Igual que el magistrado Antonio Narváez, Conde-Pumpido se apartó de los recursos presentados por los políticos condenados por el Tribunal Supremo en la sentencia del proceso soberanista de 2017 en Cataluña después de que el expresidente catalán Carles Puigdemont, al que aún no se ha podido juzgar por estar fugado de la Justicia, le recusara por pérdida de apariencia de imparcialidad.

Su defensa alegó contra Conde-Pumpido manifestaciones públicas hechas en el ámbito académico tres semanas después del referéndum del 1 de octubre, así como se refirió a la «amistad» del magistrado con el fiscal de Sala del Tribunal Supremo que participó en el juicio del procés, Javier Zaragoza, con el que Puigdemont vio una «alineación» en sus tesis contra el independentismo.

Fiscal general durante el Gobierno de Zapatero

A Zaragoza, igual que a otros fiscales y magistrados de la Audiencia Nacional, le une a Cándido Conde-Pumpido su lucha contra el terrorismo de ETA. Entre 1981 y 1985 fue magistrado de la Audiencia de San Sebastián.

Allí llegó en su ascenso a magistrado después de sus primeros destinos en los Juzgados de Instrucción de Puebla de Sanabria (Zamora) y Carballino (Ourense). Miembro de una familia de juristas coruñeses -su abuelo, también Cándido Conde-Pumpido, fue presidente de las audiencias territoriales de A Coruña, Valladolid y Valencia y su padre, Cándido Conde-Pumpido Ferreiro, teniente fiscal del Supremo- ingresó en la carrera en 1974.

Después de su paso por la Audiencia Provincial de San Sebastián fue elegido por el Consejo General del Poder Judicial (CGPJ) presidente de la Audiencia Provincial de Segovia y, posteriormente, magistrado del Tribunal Supremo, al que accedió como el magistrado más joven, con 46 años.

Padrino de Dolores Delgado

En 2004, los vocales progresistas del CGPJ le propusieron para ir como magistrado al Tribunal Constitucional, pero finalmente fueron elegidos en lugar de él Ramón Rodríguez Arribas y Pascual Sala.

Fundador de la asociación Jueces para la Democracia, fue su portavoz entre 1984 y 1986. Definido como riguroso y de trayectoria jurídica sólida, participó en los juicios del caso GAL. Se mostró en contra de citar a declarar como investigado al expresidente del Gobierno, Felipe González, contra el que no vio «mínima solidez» de las acusaciones que había contra él de estar detrás de la guerra sucia de Estado contra ETA.

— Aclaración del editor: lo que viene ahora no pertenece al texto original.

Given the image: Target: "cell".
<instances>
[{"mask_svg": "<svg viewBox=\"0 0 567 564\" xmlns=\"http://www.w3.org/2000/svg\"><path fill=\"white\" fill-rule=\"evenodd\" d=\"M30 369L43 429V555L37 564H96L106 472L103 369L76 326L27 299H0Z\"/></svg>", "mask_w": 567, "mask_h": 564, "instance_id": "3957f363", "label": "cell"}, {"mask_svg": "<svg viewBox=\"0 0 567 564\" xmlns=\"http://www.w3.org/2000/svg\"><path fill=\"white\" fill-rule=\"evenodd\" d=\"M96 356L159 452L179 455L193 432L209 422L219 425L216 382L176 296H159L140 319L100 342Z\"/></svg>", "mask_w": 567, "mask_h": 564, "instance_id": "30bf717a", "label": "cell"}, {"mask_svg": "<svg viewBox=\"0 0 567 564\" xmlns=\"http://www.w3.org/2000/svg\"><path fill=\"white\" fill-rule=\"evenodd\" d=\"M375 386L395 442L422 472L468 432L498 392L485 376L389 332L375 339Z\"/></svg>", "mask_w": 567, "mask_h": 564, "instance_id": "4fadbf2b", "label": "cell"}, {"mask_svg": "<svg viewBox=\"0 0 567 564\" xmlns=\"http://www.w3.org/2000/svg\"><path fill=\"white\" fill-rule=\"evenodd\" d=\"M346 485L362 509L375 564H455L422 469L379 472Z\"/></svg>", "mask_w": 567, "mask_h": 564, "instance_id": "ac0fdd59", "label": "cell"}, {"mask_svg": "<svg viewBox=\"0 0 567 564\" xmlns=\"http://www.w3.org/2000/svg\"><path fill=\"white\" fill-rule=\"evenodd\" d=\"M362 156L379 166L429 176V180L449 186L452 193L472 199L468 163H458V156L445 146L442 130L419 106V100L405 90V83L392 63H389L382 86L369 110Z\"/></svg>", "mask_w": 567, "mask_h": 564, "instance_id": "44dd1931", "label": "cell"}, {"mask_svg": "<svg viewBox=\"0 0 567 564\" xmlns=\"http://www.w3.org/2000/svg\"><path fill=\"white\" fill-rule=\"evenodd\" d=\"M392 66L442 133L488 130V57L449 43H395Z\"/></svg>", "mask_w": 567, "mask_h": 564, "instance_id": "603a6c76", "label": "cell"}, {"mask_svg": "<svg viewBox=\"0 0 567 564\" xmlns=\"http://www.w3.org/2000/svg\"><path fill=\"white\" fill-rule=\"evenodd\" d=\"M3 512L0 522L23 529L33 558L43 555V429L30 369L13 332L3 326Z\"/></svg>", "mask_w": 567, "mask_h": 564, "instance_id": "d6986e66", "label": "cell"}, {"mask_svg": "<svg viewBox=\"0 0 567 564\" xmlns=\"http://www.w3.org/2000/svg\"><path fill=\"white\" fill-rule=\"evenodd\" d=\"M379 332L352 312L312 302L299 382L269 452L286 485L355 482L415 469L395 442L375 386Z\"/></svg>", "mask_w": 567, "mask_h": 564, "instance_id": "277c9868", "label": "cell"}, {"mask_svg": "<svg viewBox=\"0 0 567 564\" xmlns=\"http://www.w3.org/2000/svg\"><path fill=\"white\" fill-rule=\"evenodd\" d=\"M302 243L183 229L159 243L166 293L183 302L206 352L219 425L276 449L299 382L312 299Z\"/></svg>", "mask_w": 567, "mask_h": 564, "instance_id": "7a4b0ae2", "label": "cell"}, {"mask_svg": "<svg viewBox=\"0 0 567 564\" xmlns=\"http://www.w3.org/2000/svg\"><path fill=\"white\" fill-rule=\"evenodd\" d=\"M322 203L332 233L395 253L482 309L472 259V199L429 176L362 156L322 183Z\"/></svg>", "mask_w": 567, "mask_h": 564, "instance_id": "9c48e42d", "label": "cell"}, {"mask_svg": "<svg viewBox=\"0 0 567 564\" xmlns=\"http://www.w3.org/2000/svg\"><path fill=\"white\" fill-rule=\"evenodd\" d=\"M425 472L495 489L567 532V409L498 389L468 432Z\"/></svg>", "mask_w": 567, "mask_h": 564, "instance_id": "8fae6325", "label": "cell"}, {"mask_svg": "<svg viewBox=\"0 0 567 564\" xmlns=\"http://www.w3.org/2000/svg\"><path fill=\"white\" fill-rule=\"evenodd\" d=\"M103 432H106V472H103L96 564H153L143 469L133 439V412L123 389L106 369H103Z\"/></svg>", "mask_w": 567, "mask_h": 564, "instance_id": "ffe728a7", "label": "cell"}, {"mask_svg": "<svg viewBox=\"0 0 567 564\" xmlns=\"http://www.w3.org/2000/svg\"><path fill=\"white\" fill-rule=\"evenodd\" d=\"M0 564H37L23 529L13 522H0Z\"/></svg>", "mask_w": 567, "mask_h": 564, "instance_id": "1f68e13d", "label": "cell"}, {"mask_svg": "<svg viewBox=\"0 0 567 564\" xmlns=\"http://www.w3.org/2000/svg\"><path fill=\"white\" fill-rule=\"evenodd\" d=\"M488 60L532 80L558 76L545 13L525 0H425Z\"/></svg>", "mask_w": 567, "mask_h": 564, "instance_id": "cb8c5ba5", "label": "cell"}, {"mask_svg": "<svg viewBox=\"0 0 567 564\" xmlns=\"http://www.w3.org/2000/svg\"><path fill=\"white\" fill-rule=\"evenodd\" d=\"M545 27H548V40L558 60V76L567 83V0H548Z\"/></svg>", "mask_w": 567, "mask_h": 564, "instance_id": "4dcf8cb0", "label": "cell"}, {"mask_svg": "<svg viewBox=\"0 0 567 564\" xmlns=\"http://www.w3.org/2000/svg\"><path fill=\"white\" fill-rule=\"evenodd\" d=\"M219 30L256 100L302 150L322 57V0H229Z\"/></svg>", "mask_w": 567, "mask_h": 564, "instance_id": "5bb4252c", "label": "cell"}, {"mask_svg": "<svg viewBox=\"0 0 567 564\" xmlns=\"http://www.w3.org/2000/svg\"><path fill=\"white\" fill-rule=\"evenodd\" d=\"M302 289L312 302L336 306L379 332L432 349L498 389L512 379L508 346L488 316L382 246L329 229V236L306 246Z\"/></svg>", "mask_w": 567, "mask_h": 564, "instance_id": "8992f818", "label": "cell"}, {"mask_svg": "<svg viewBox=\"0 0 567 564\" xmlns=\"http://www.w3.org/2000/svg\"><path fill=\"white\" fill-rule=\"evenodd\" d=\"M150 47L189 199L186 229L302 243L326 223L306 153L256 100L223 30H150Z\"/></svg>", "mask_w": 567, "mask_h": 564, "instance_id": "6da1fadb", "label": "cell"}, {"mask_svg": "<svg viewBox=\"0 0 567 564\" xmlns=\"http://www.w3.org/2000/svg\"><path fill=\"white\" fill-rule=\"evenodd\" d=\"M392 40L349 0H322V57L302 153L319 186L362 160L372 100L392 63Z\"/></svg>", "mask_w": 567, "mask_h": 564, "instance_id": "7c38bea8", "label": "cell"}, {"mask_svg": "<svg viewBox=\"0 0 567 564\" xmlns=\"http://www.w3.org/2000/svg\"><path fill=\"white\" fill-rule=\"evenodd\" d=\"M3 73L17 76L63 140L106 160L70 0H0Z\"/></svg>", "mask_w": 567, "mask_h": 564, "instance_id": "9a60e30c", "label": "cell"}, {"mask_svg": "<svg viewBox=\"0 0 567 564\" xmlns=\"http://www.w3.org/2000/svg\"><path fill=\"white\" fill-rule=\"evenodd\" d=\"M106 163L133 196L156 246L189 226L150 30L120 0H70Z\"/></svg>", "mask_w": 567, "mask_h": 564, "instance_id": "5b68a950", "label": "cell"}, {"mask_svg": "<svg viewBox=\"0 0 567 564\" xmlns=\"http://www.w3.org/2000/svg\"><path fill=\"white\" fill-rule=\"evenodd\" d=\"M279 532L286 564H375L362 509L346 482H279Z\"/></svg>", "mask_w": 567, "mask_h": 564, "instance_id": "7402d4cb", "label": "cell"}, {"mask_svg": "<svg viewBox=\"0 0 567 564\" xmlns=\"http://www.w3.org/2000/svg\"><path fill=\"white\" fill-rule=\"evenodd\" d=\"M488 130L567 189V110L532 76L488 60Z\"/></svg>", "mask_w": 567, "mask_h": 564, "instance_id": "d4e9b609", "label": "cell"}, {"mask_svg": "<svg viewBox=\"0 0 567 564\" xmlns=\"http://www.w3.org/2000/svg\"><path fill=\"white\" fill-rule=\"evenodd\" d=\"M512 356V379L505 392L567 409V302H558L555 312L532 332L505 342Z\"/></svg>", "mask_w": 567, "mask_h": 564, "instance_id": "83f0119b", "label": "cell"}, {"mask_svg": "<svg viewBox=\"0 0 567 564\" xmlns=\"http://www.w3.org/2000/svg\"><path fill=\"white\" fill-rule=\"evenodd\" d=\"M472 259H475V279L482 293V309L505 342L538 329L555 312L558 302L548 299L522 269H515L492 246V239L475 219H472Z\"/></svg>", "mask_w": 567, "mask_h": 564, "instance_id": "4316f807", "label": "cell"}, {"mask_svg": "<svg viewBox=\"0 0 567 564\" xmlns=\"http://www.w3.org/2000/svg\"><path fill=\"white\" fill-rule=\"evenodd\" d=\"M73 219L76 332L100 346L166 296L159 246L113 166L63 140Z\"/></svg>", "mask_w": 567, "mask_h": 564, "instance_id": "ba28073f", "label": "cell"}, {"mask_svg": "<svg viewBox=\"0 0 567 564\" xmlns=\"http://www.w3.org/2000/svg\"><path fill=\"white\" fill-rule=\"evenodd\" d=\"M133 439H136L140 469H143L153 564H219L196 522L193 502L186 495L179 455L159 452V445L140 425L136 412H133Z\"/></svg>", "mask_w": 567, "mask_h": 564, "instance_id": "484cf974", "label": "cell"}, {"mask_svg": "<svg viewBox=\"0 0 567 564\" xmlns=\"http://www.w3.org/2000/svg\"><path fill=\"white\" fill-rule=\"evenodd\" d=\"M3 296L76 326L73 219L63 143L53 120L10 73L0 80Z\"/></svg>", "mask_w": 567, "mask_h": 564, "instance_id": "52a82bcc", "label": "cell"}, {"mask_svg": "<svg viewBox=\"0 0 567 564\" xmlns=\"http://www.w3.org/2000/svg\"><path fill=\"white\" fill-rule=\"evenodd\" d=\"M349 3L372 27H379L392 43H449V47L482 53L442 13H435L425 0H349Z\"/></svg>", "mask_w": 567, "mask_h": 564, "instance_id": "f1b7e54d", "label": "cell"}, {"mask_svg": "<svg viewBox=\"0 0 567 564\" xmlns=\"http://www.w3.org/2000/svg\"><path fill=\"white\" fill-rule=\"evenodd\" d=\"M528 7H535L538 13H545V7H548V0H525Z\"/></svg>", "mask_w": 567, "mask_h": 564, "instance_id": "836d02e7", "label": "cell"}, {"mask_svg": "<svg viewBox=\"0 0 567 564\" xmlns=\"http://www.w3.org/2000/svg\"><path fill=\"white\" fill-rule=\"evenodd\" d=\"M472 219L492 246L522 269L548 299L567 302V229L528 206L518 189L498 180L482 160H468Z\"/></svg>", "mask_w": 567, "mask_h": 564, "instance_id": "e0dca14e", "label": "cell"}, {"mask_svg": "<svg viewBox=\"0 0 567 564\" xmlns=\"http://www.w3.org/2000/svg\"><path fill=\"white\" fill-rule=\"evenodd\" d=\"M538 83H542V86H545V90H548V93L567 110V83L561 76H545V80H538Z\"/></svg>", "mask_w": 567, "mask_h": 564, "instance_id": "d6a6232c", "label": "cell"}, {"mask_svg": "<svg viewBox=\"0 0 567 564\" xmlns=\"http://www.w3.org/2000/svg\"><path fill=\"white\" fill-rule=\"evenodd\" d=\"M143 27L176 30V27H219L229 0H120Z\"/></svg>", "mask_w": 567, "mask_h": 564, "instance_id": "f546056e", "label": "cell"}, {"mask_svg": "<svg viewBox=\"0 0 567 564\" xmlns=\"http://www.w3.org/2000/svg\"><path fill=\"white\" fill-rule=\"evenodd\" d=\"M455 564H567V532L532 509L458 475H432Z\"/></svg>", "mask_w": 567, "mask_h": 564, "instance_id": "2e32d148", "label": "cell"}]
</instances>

En 2004, el Gobierno de José Luis Rodríguez Zapatero propuso a Cándido Conde-Pumpido como fiscal general del Estado, puesto en el que se mantuvo hasta diciembre de 2011, cuando el político socialista perdió las elecciones.

Conde-Pumpido con Dolores Delgado. Fernando Alvarado (EFE)

En febrero de 2020, cuando la exministra socialista de Justicia y ex fiscal de la Audiencia Nacional, Dolores Delgado, tomó posesión como fiscal general del Estado, Cándido Conde-Pumpido fue su padrino en el acto en la ceremonia del Tribunal Supremo.

Siempre se le ha vinculado con el PSOE, también en la etapa de Pedro Sánchez. Aunque fuentes del Gobierno se dieron por satisfechas en la toma de posesión de los nuevos magistrados del Tribunal Constitucional del pasado lunes porque haya cambiado la mayoría conservadora del tribunal por otra progresista, en realidad el Ejecutivo buscaba que Conde-Pumpido llegara a la presidencia.